Perennial Plants and Permaculture - The Permaculture Research Institute
▻http://dev.permaculturenews.org/2012/06/06/perennial-plants-and-permaculture/#comment-350553
I contacted Professor Grime and asked him if he thought my inferences from his CSR theory concerning the difficulties of breeding productive and palatable crops from perennial stress-tolerators were persuasive, and he replied that this was ‘spot on’. So I feel I can now promote my analysis from a ‘pet theory’ to a plausible scientific hypothesis, as follows:
1. most wild floras are dominated by stress-tolerant perennials, which are well adapted to low nutrient, low disturbance habitats.
2. by virtue of their adaptation to these habitats (slow growth, slow reproduction, defence against herbivory) these plants are generally unpromising candidates for cultivated staple food plants, although they may be useful as fibre, medicine or minor food plants
3. competitor and ruderal plants are adapted to high nutrient situations in which they grow and reproduce fast and do not invest much resource in defence against herbivory. Plants in this category include most of the annuals and biennials, but also some perennials. They make more promising candidates for cultivated staple food plants by virtue of the above characteristics.

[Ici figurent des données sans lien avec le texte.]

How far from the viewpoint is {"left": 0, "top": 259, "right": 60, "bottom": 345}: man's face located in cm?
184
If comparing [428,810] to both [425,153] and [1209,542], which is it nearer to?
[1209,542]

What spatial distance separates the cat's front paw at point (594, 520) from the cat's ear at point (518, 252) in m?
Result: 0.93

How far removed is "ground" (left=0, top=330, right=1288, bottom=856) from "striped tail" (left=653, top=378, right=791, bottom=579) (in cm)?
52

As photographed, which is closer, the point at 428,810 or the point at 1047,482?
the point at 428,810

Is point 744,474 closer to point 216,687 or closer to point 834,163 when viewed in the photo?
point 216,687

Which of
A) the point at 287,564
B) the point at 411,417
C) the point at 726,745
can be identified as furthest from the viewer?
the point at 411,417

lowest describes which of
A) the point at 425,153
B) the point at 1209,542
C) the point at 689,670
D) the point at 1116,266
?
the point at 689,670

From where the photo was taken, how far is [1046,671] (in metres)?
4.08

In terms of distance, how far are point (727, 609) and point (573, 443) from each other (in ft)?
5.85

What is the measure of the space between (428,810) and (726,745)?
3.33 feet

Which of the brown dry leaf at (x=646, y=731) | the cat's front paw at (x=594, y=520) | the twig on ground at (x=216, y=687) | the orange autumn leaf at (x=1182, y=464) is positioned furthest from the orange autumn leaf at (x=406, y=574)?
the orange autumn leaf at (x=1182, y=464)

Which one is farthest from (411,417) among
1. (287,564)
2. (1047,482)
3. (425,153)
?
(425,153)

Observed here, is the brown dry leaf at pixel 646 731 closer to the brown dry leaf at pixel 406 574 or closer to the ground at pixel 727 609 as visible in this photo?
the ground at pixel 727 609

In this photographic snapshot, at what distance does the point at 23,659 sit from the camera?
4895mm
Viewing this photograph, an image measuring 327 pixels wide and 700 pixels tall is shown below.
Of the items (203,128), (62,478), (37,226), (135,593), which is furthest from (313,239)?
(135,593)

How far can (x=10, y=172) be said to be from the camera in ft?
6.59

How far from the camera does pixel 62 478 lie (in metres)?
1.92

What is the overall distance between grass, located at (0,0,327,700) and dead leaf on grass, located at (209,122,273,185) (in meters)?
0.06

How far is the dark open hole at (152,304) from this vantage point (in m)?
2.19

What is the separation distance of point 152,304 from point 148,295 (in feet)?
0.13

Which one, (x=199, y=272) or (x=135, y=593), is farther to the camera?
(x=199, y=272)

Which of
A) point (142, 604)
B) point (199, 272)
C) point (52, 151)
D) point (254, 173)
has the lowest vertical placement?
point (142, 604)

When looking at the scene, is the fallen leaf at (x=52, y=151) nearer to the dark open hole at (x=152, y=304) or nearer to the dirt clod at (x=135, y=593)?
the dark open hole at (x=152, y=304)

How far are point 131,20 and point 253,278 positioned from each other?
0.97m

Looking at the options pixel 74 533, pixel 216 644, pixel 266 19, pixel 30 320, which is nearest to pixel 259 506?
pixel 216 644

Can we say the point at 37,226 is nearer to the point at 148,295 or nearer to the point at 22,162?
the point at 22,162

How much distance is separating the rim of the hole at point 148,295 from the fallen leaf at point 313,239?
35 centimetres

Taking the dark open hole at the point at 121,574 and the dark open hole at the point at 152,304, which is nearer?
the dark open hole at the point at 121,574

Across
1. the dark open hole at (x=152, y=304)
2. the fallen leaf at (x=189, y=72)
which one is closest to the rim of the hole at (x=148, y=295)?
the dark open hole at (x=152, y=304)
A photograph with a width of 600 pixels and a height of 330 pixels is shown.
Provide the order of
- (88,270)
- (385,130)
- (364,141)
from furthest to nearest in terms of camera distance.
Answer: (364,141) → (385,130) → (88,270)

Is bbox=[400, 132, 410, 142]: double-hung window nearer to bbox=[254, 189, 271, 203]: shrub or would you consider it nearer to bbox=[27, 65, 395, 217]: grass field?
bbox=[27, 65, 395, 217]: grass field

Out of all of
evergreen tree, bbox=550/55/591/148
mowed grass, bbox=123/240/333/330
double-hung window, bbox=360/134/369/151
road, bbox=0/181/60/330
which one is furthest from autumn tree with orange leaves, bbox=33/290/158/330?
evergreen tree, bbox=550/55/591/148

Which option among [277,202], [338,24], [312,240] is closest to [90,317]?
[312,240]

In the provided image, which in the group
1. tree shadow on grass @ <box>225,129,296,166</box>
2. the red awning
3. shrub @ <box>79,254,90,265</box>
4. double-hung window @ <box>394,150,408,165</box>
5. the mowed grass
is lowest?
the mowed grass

4. Points 1-3 together help to explain why human agriculture has tended to focus on annual plants, despite the dominance of perennials in nature and certain apparent advantages to perenniality for the purposes of sustainable agriculture.
5. Ruderals and competitors, even if perennial, require high nutrient input and the prevention of ecological succession (ploughing, weeding, mulching, burning etc), probably in proportion to the amount of productivity we wish to extract from them. Since annual production of palatable biomass is not a priority for perennial plants, it’s likely that the more we try to push them in this direction the shorter their lifespans become and the more their cultivation resembles annual cultivation – this seems to be the case with the cultivation of many tuberous root crops, plantains, sugar cane etc.
6. There are nevertheless many potential advantages to cultivating edible perennial crops, so it’s worth trying to breed better ones. However, we shouldn’t expect this to be an easy task, and nor should we expect the resulting crops to be especially long-lived or undemanding in their husbandry.
I’d be interested in any further comments on these specific points, but I now feel reasonably satisfied that CSR theory provides a good framework for understanding the problems associated with cultivating both annuals and perennials – and that it would probably be more helpful for permaculturists to think of plants in terms of CSR rather than the annual/perennial distinction.